Muses had no success in attaining a tenured position as a faculty member at an institution of higher education. Forced to give lectures to earn a living, he wrote books and began traveling the world. He continued these pursuits for the remainder of his life.

In 1985, Kluewr-Nijhoff first published Muses book entitled, Destiny and Control in Human Systems. In it he proposes a method called ‘chronotopology,’ which he claims can measure the qualitative multidimensional structure of time. In chapter 5, entitled, “Fonts Et Origo: Some Traditions Uniquely Illuminating the Structure and Meaning of Time Systems,” Muses provides historical sources for his claim, “That the nature of time is inextricably bound up with the origins of evil. . .” (p. 128). On page 138, he states, “Thus our world of waiting, disease, aging, suffering, and death stems from the nature of time itself and was part and parcel of the set of implied consequences of the Demuiurge’s Dream – that very brief nightmare that had spawned a reality of evil on awakening.” And Muses states on page 139, that, “. . . the God of our universe is a wounded God in heart although Himself recovered. His domain, which before was a universally symbiotic cosmos, had now become the frenetically struggling, predominantly predatory one we all know, with Nature trying still to smile through her travail. There is a mysterious tradition both in Iran and Egypt of the female aspect of this Divinity (Daena in Iran and Isis in Egypt) who did not share the death-dream of her spouse and who in fact helped him revive as the renewed and victorious Horus.”
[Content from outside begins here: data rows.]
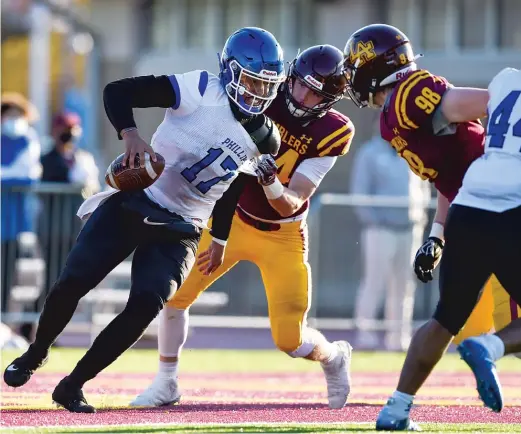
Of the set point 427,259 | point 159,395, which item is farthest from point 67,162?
point 427,259

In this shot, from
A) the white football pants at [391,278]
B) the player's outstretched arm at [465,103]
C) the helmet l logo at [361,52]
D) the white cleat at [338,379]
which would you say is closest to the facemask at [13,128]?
Answer: the white football pants at [391,278]

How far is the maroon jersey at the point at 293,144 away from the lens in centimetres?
728

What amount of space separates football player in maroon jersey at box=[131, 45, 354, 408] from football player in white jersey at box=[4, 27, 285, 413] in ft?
1.65

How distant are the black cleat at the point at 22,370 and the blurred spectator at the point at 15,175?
5.36 meters

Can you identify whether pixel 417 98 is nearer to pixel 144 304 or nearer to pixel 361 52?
pixel 361 52

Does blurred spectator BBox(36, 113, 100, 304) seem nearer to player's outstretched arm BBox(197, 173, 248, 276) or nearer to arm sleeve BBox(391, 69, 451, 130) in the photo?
player's outstretched arm BBox(197, 173, 248, 276)

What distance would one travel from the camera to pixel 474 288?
217 inches

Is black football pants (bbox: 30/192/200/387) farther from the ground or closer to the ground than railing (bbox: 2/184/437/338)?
farther from the ground

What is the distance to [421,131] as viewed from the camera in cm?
608

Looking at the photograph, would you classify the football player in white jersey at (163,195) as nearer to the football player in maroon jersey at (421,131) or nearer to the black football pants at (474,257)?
the football player in maroon jersey at (421,131)

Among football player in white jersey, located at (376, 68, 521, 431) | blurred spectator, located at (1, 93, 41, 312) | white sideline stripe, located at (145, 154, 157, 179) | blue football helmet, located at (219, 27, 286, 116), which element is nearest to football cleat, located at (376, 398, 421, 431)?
football player in white jersey, located at (376, 68, 521, 431)

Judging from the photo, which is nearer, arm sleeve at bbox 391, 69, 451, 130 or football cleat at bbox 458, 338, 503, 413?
football cleat at bbox 458, 338, 503, 413

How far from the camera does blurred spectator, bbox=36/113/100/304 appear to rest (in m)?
12.2

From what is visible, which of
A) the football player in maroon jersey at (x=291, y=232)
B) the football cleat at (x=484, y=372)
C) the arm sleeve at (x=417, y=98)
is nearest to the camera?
the football cleat at (x=484, y=372)
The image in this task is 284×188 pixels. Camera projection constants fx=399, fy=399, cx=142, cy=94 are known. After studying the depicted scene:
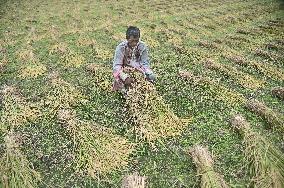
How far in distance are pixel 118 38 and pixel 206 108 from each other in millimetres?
4299

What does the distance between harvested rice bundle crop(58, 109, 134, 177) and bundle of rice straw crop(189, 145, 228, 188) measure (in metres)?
0.80

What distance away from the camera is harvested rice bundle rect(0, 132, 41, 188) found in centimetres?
417

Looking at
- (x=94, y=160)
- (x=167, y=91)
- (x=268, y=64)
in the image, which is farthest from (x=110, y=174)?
(x=268, y=64)

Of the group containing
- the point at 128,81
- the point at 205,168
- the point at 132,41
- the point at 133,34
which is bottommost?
the point at 205,168

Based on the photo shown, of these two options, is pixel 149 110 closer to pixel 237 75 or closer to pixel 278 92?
pixel 278 92

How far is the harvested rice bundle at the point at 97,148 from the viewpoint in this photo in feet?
14.8

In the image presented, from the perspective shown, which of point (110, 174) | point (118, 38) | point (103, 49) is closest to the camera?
point (110, 174)

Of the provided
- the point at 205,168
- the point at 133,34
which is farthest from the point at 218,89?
the point at 205,168

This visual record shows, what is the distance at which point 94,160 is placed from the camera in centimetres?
454

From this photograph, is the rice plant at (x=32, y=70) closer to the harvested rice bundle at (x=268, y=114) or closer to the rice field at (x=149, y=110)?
the rice field at (x=149, y=110)

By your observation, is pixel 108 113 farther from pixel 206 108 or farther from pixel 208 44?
pixel 208 44

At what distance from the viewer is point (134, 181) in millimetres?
4078

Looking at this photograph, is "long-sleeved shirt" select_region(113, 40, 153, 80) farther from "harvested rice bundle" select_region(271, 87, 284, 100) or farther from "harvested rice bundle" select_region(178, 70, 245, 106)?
"harvested rice bundle" select_region(271, 87, 284, 100)

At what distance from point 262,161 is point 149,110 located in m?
1.74
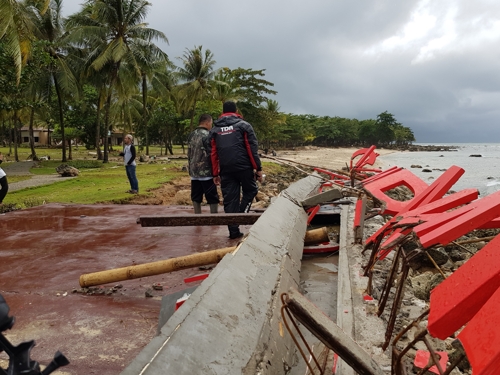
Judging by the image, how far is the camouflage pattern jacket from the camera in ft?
18.7

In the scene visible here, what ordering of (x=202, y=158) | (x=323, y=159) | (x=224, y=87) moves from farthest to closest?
(x=323, y=159) → (x=224, y=87) → (x=202, y=158)

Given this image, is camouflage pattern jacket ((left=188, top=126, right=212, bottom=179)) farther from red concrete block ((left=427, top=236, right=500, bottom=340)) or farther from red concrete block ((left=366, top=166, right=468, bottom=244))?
red concrete block ((left=427, top=236, right=500, bottom=340))

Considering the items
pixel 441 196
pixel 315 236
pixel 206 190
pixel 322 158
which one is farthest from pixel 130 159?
pixel 322 158

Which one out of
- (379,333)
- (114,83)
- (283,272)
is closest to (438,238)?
(379,333)

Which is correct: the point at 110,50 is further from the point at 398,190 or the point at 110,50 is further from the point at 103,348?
the point at 103,348

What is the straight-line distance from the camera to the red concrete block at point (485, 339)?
0.96 m

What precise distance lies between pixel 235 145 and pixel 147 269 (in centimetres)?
223

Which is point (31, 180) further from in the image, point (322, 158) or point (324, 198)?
point (322, 158)

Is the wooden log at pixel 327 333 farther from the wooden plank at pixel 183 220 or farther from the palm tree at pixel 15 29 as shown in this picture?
the palm tree at pixel 15 29

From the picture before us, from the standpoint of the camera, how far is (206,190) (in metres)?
5.88

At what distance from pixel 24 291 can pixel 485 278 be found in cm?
377

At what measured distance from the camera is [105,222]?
22.2 ft

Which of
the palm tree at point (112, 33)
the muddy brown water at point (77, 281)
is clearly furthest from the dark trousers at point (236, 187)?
the palm tree at point (112, 33)

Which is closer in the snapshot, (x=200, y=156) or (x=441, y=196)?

Muses also envisioned a mathematical number concept, Musean hypernumbers, that includes hypercomplex number algebras such as complex numbers and split-complex numbers as primitive types. He assigned them levels based on certain arithmetical properties they may possess. While many open questions remain, in particular about defining relations of these levels, Muses pictured a wide range of applicability for this concept. Some of these are based on properties of magic squares, and even related to religious belief. He believed that these hypernumbers were central to issues of consciousness.

Muses was arrested in March, 1957 in Egypt when he tried to remove a number of very valuable artifacts from Egypt on the argument that he did not realize that a license was required. He was finally convicted in August, 1957, but later allowed to return to the United States.